"Okay, faggot, get ready to die."
These were the words that Edafe Okporo heard as four men pounced on him at night in a small community in Delta state.
In a country where jungle justice prevails, it would be easy to think Okporo was a thief caught in the act. He was not. His crime? Edafe Okporo was beaten and left for dead because of his sexual orientation.
His story is one of many in Nigeria's homophobic society. However, while many are persecuted, hounded because of their sexual orientation and forced underground for fear of physical attacks, Okporo escaped to freedom. This is his story, a tale of walking in the dark and hoping for the light at the end of the tunnel.
Growing up in Warri
Edafe Okporo was born 27 years ago in the oil-rich city of Warri in Delta state.

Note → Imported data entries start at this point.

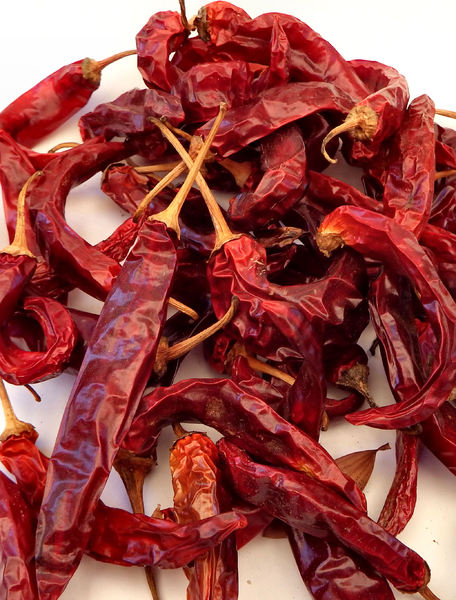 sundried chillies2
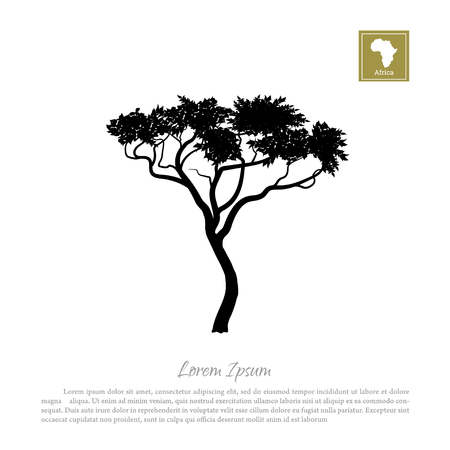 serengeti: Black silhouette of a tree and white background. African nature. Umbrella acacia Illustration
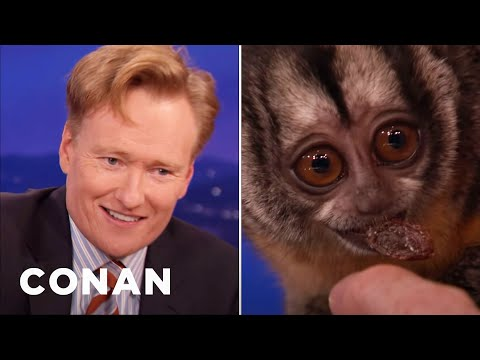 Conan Tangles With An Owl Monkey video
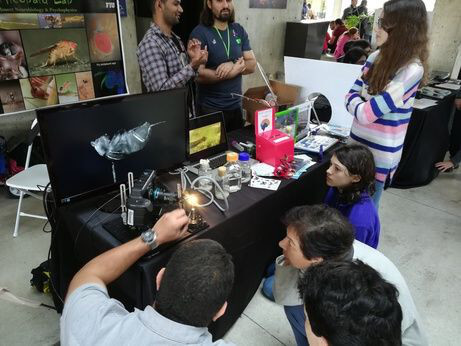 Bug Eyes Exhibit during the 10th Annual Miami Brain Fair organized by the University of Miami in Florida.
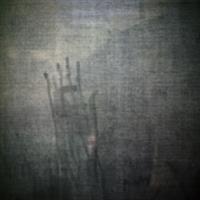 "Rachel Girard Reisert, ""Hand,"" 2007"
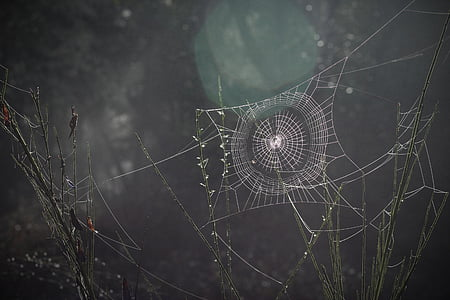 photo of cab webs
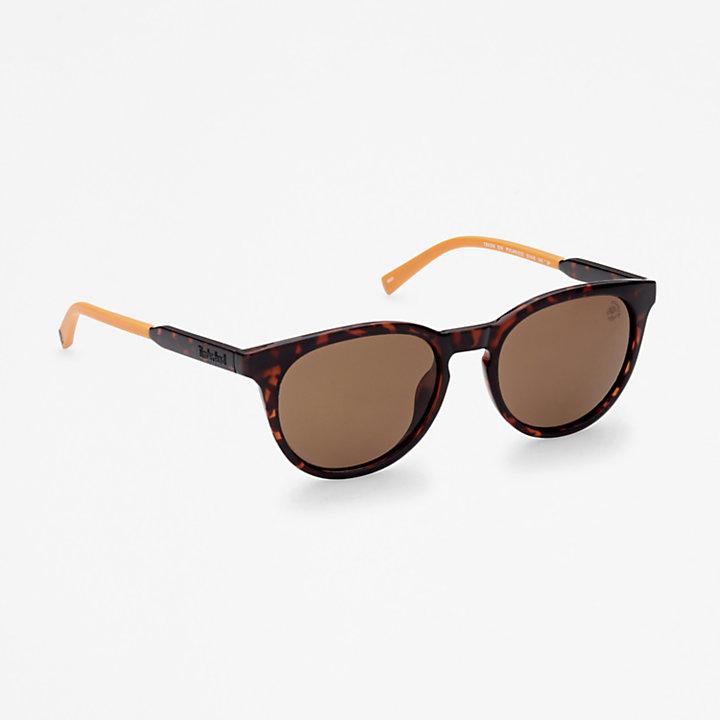 Timberland® Marcolin runde Sonnenbrille in Braun-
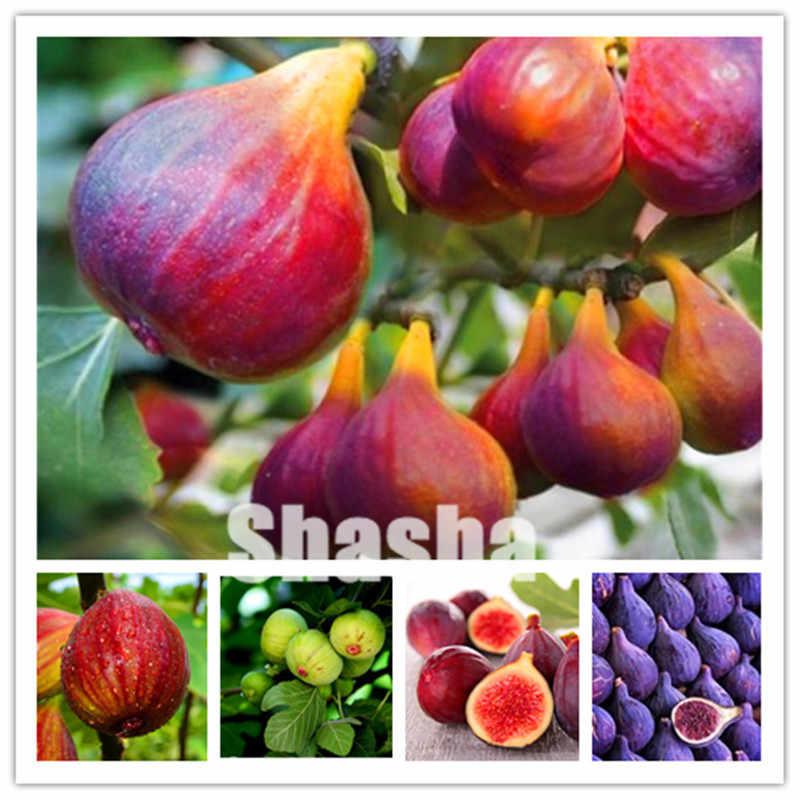 100 ชิ้นหวานน้ำผึ้ง FIG bonsai - มีกลิ่นหอม - King Figs Courtyard & ระเบียงพืชกลางแจ้ง Fig Tree bonsai plant หายากผลไม้ต้นไม้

The city has been at the heart of Nigeria's cursed relationship with crude oil as it has witnessed its share of unrest, militant activities and violence.
Warri, one of the hot spots of the unrest in the Niger Delta made a vivid impression on the young Edafe Okporo. "Growing up in Warri was interesting, difficult and fun. Warri has [always] promoted masculinity as [the] norm, because of the [different] ethnic and tribal wars for natural resources it shares, with crude oil being …the…[backbone] of Nigeria’s economy" he told A Nasty Boy (an alternative lifestyle website) in March 2018.

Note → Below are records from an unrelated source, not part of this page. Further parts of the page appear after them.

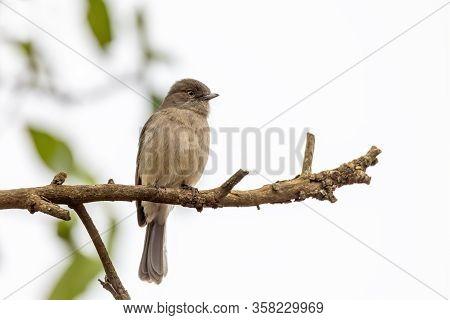 Bird Abyssinian Slaty Flycatcher, Melaenornis Chocolatinus, Perched On Tree Branch, Gondar, Endemic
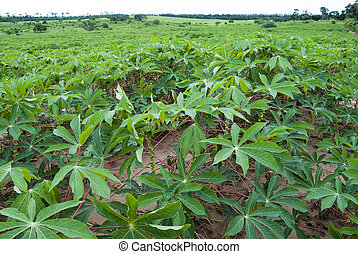 Manioc plantation on parana state, southern brazil. Typical...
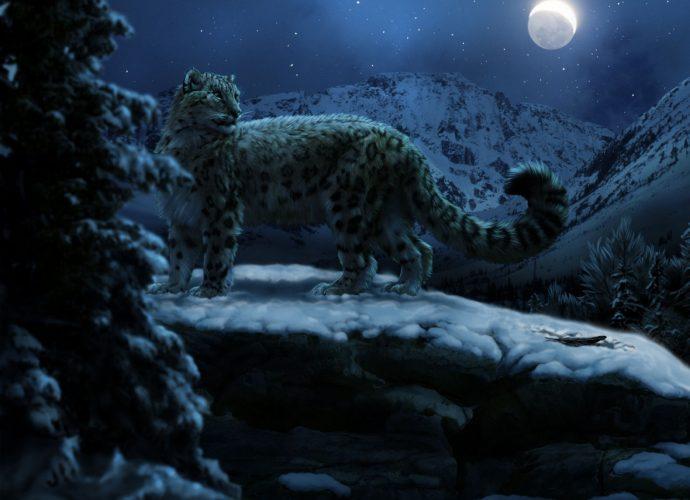 Снежный барс зимней ночью ночь луна кошки зима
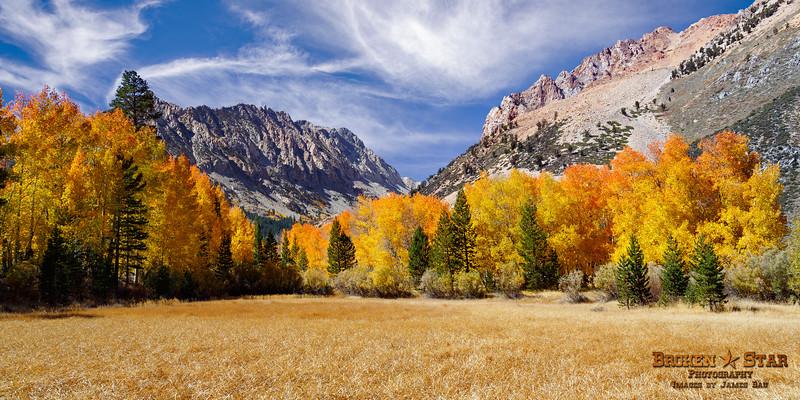 Fall Meadow at North Lake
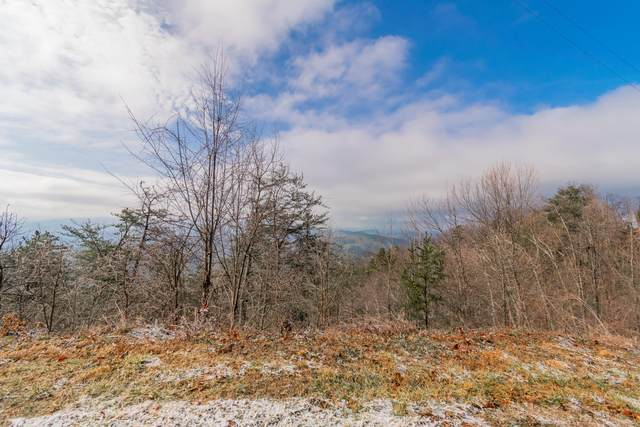 Lot 14 Aintree Drive, Sevierville, TN 37876 (#1143430) :: The Cook Team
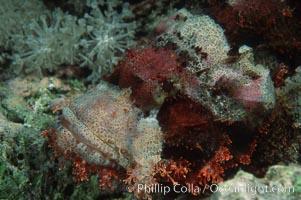 Flathead scorpionfish, Scorpaenopsis oxycephala, Egyptian Red Sea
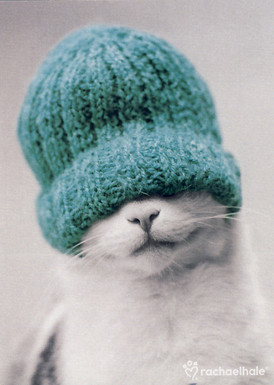 Cat with a beanie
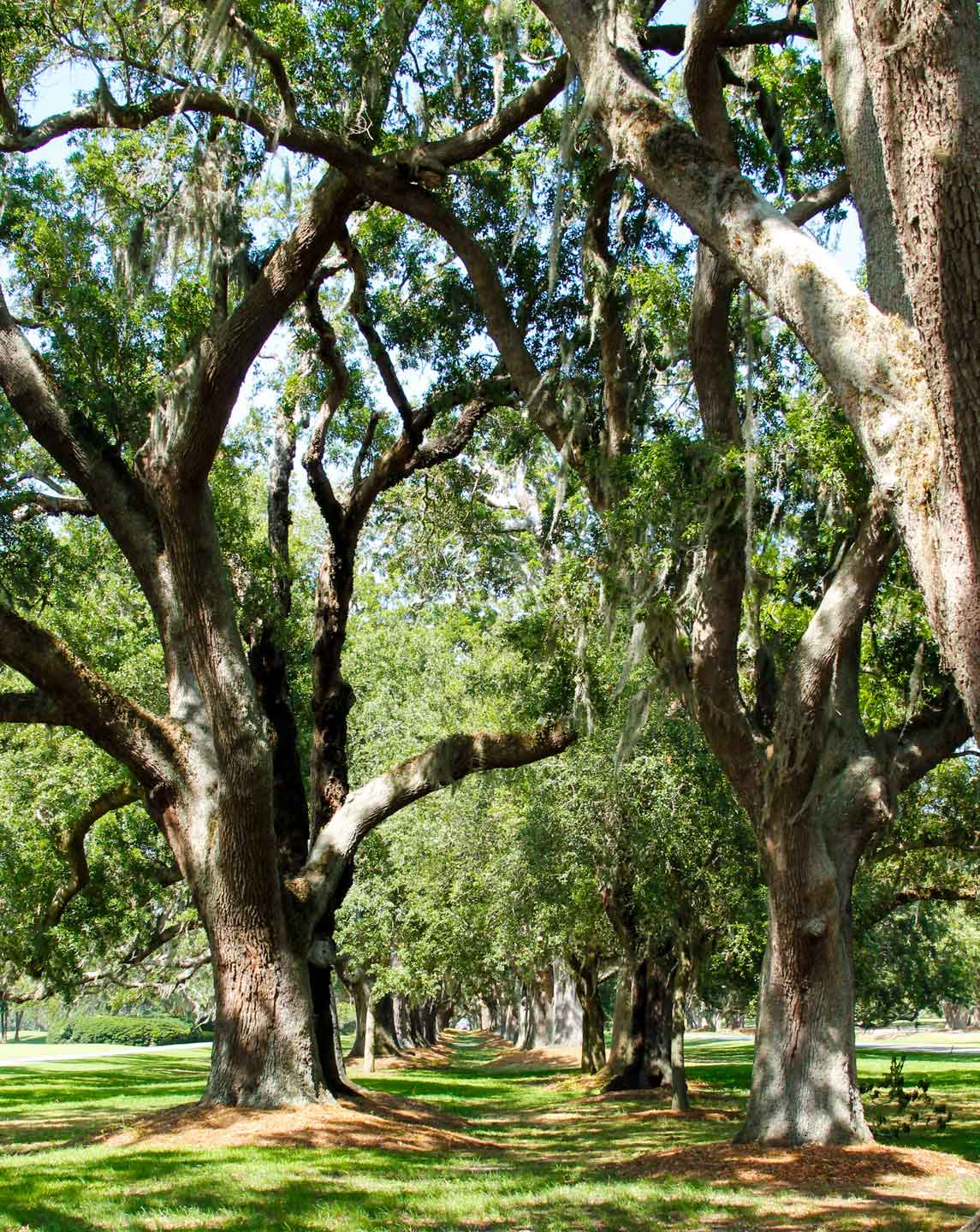What to do on the beautiful and natural st simons island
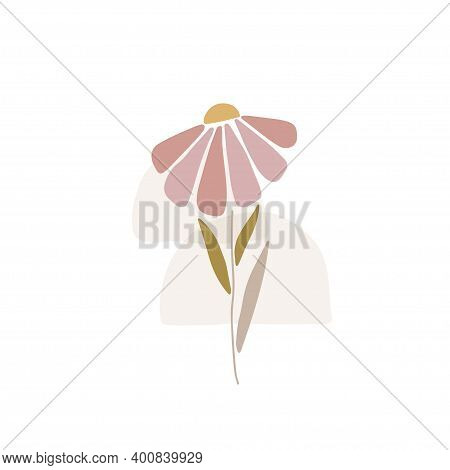 Daisy Silhouette. Marguerite Flat Vector Illustration Isolated White Background. Scandinavian Style.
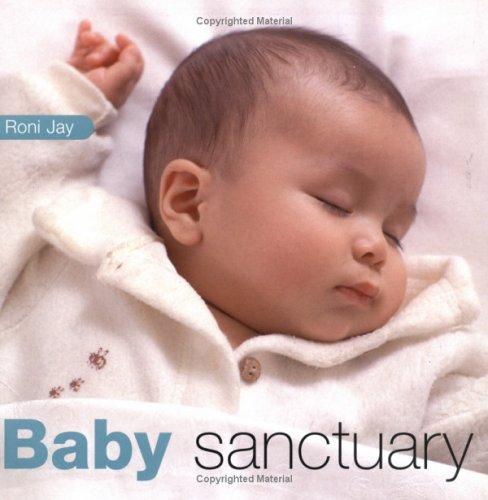 9781855859883: Baby Sanctuary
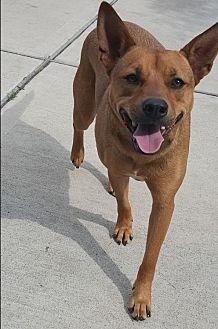 Cattle Dog Mix Dog for adoption in Houston, Texas - Dixie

"I experienced the 1990 crisis and [those in the] 2000’s during the dawn of the new millennium and it was very difficult to adopt these narratives, so I could not live in Warri for a long time. [I] had to move in with my aunt when I was just 10 years old so I could continue my higher education" he further said in the Q&A feature.
In 2008 Okporo gained admission to Enugu State University of Science and Technology where he studied Food Science and Technology. He graduated in 2013.
His work with the LGBTQ+ Community
In 2014 his sojourn into helping the LGBTQ+ community in Nigeria began when he became a program officer offering free legal aid and HIV/sensitization to sexual minorities in rural communities in Nigeria. Being in the forefront exposed to him the realities of the situation at hand.
"I never realized how difficult it was to be a member of the Nigerian LGBTQ+ community before I started this job," he told the site
"When I sat in this role, I discovered the reality of being a member of this community, receiving calls daily of people being blackmailed and mob attacks" he also stated.
"It resonated with me that almost all members of the Nigerian LGBTQ+ community experienced the difficulty in being acknowledged as human, this empathy for the community pushed me into being a better advocate. Being of the community and living in the community, is different from not being a member of the community and working for the community" Edafe Okporo also explained.
LGBTQ+ stands for Lesbian, Gay, Bi-sexual, Transgender, Queer or Questioning. The + sign stands for 'more' such as pansexual, asexual, gender queer amongst others. LGBTQ+ is the umbrella term used to represent non-heterosexual people. The initials keep evolving to accommodate more types of people.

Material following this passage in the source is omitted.